Teks:
........
Anggota DPRD DKI: Masyarakat Jadi Kambing Hitam Revisi Perda COVID-19

Pemberian efek jera saat masyarakat susah dinilai tak tepat

Jakarta, IDN Times - Anggota Bapemperda DPRD dari Fraksi Partai Solidaritas Indonesia (PSI) DKI Jakarta Anthony Winza menanggapi wacana revisi Peraturan Daerah (Perda) Nomor 2 Tahun 2020 tentang Penanggulangan COVID-19 yang dicanangkan oleh Gubernur DKI Jakarta Anies Baswedan.

Anies ingin agar pelanggar protokol kesehatan pada masa pandemik COVID-19 dapat dipidana. Anthony berpendapat bahwa hal tersebut sekilas tak ada yang salah, namun hal itu akan berbeda di tengah pandemik.

"Namun kami perlu menjelaskan bahwa pemberian efek jera mungkin saja
efektif dan adil jika diterapkan dalam kondisi yang normal dan tidak ada pandemi, dimana masyarakat memiliki kesempatan untuk mendapatkan pencaharian tanpa adanya pembatasan-pembatasan kesehatan seperti sekarang ini," ujarnya dalam keterangan resmi, Kamis (22/7/2021).

1. Sanksi pidana untuk efek jera tak tepat di kondisi saat ini

Anggota DPRD DKI: Masyarakat Jadi Kambing Hitam Revisi Perda COVID-19Ilustrasi (ANTARA FOTO/Asprilla Dwi Adha)

Menurut dia teror sanksi dengan pendekatan efek jera dari perangkat pidana Pemprov DKI tidak tepat karena saat ini masyarakat sedang dalam kesulitan di tengah pembatasan kegiatan. Sedangkan, Satpol PP dan oknum lainnya juga belum secara penuh menunjukkan kedisiplinan dan penegakkan Perda COVID-19 tersebut.
........
Data yang Disediakan:
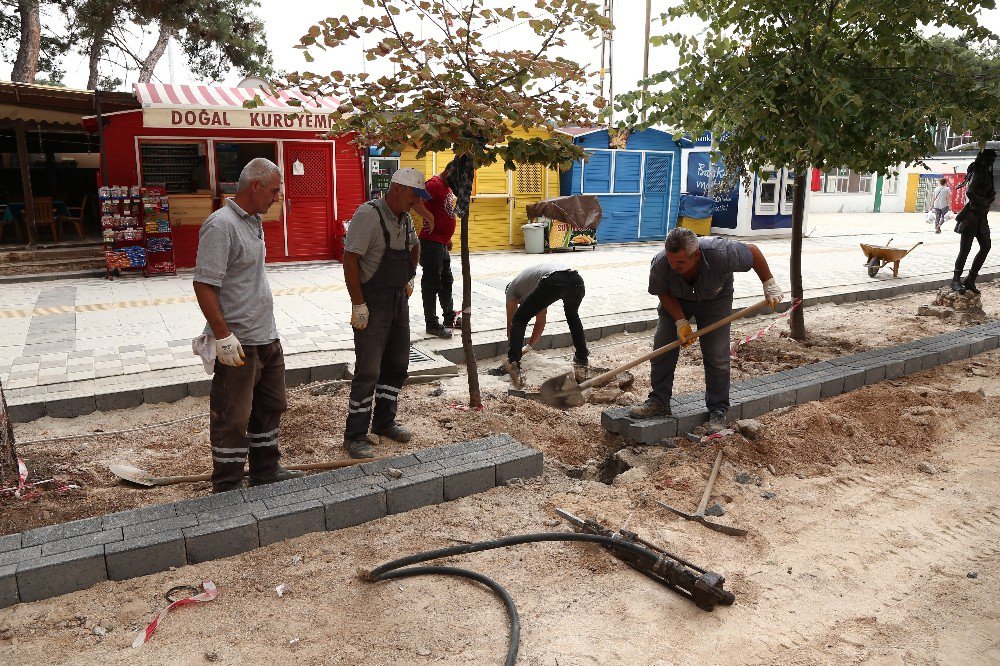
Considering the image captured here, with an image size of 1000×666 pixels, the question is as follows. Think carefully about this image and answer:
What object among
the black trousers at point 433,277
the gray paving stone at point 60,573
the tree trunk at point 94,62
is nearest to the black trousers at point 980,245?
the black trousers at point 433,277

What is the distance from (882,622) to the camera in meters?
3.12

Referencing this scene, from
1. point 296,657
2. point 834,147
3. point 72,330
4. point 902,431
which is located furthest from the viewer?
point 72,330

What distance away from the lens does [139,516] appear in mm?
3611

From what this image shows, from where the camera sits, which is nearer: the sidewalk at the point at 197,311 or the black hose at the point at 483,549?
the black hose at the point at 483,549

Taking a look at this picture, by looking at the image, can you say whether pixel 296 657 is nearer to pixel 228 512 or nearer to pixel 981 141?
pixel 228 512

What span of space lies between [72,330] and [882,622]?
796 centimetres

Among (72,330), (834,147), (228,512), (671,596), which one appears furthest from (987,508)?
(72,330)

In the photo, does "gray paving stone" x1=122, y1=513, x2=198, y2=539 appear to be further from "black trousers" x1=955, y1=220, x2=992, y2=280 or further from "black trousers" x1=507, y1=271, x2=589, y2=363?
"black trousers" x1=955, y1=220, x2=992, y2=280

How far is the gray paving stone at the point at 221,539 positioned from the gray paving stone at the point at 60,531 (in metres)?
0.46

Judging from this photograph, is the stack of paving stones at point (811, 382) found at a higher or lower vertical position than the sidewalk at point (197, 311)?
lower

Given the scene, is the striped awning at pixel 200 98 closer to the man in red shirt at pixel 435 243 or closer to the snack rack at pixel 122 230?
the snack rack at pixel 122 230

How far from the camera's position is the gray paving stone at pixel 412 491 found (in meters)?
........
Uraian Tugas: Salin dari artikel tentang revisi Perda COVID-19 bagian yang diawali kata-kata yang memuat "Pemberian efek jera saat" dan diakhiri "resmi, Kamis (22/7/2021).", tanpa perubahan sedikit pun.

Bagian Jawaban:
Pemberian efek jera saat masyarakat susah dinilai tak tepat

Jakarta, IDN Times - Anggota Bapemperda DPRD dari Fraksi Partai Solidaritas Indonesia (PSI) DKI Jakarta Anthony Winza menanggapi wacana revisi Peraturan Daerah (Perda) Nomor 2 Tahun 2020 tentang Penanggulangan COVID-19 yang dicanangkan oleh Gubernur DKI Jakarta Anies Baswedan.

Anies ingin agar pelanggar protokol kesehatan pada masa pandemik COVID-19 dapat dipidana. Anthony berpendapat bahwa hal tersebut sekilas tak ada yang salah, namun hal itu akan berbeda di tengah pandemik.

"Namun kami perlu menjelaskan bahwa pemberian efek jera mungkin saja
efektif dan adil jika diterapkan dalam kondisi yang normal dan tidak ada pandemi, dimana masyarakat memiliki kesempatan untuk mendapatkan pencaharian tanpa adanya pembatasan-pembatasan kesehatan seperti sekarang ini," ujarnya dalam keterangan resmi, Kamis (22/7/2021).